● Prompt: All entries below must be reproduced without a single change.

● Recorded information:
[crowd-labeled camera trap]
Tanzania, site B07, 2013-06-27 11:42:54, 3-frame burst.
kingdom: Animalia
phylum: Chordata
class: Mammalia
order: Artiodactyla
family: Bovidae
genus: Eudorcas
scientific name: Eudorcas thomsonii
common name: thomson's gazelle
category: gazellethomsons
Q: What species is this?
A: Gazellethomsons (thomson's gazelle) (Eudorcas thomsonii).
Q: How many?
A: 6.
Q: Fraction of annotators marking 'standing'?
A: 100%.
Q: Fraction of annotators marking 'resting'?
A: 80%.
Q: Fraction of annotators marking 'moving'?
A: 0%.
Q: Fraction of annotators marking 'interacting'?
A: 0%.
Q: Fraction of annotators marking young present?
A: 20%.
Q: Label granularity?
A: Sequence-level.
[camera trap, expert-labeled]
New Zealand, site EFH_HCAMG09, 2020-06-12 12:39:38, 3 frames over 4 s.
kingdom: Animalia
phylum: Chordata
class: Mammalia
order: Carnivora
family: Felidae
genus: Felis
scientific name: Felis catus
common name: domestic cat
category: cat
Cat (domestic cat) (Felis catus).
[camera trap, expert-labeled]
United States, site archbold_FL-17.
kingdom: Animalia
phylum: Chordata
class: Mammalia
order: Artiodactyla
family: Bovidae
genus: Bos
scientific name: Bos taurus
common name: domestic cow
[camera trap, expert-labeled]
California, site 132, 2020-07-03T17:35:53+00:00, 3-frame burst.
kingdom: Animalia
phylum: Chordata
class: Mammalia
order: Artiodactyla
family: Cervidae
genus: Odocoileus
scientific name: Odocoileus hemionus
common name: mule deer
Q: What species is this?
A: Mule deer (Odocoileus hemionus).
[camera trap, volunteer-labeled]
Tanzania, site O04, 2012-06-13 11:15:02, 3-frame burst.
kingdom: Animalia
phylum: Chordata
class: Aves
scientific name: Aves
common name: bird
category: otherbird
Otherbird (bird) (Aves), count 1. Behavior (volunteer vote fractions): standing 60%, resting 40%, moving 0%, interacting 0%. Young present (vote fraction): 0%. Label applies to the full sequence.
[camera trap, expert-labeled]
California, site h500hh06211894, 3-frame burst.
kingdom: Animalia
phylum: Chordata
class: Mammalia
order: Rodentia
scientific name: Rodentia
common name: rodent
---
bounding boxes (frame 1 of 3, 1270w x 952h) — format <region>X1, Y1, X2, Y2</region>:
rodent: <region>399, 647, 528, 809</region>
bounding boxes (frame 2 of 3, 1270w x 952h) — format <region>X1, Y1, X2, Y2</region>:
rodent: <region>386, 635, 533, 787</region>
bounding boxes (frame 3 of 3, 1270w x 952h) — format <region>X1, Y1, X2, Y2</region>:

● Response:
[crowd-labeled camera trap]
Tanzania, site B07, 2013-06-27 11:42:54, 3-frame burst.
kingdom: Animalia
phylum: Chordata
class: Mammalia
order: Artiodactyla
family: Bovidae
genus: Eudorcas
scientific name: Eudorcas thomsonii
common name: thomson's gazelle
category: gazellethomsons
Q: What species is this?
A: Gazellethomsons (thomson's gazelle) (Eudorcas thomsonii).
Q: How many?
A: 6.
Q: Fraction of annotators marking 'standing'?
A: 100%.
Q: Fraction of annotators marking 'resting'?
A: 80%.
Q: Fraction of annotators marking 'moving'?
A: 0%.
Q: Fraction of annotators marking 'interacting'?
A: 0%.
Q: Fraction of annotators marking young present?
A: 20%.
Q: Label granularity?
A: Sequence-level.
[camera trap, expert-labeled]
New Zealand, site EFH_HCAMG09, 2020-06-12 12:39:38, 3 frames over 4 s.
kingdom: Animalia
phylum: Chordata
class: Mammalia
order: Carnivora
family: Felidae
genus: Felis
scientific name: Felis catus
common name: domestic cat
category: cat
Cat (domestic cat) (Felis catus).
[camera trap, expert-labeled]
United States, site archbold_FL-17.
kingdom: Animalia
phylum: Chordata
class: Mammalia
order: Artiodactyla
family: Bovidae
genus: Bos
scientific name: Bos taurus
common name: domestic cow
[camera trap, expert-labeled]
California, site 132, 2020-07-03T17:35:53+00:00, 3-frame burst.
kingdom: Animalia
phylum: Chordata
class: Mammalia
order: Artiodactyla
family: Cervidae
genus: Odocoileus
scientific name: Odocoileus hemionus
common name: mule deer
Q: What species is this?
A: Mule deer (Odocoileus hemionus).
[camera trap, volunteer-labeled]
Tanzania, site O04, 2012-06-13 11:15:02, 3-frame burst.
kingdom: Animalia
phylum: Chordata
class: Aves
scientific name: Aves
common name: bird
category: otherbird
Otherbird (bird) (Aves), count 1. Behavior (volunteer vote fractions): standing 60%, resting 40%, moving 0%, interacting 0%. Young present (vote fraction): 0%. Label applies to the full sequence.
[camera trap, expert-labeled]
California, site h500hh06211894, 3-frame burst.
kingdom: Animalia
phylum: Chordata
class: Mammalia
order: Rodentia
scientific name: Rodentia
common name: rodent
---
bounding boxes (frame 1 of 3, 1270w x 952h) — format <region>X1, Y1, X2, Y2</region>:
rodent: <region>399, 647, 528, 809</region>
bounding boxes (frame 2 of 3, 1270w x 952h) — format <region>X1, Y1, X2, Y2</region>:
rodent: <region>386, 635, 533, 787</region>
bounding boxes (frame 3 of 3, 1270w x 952h) — format <region>X1, Y1, X2, Y2</region>:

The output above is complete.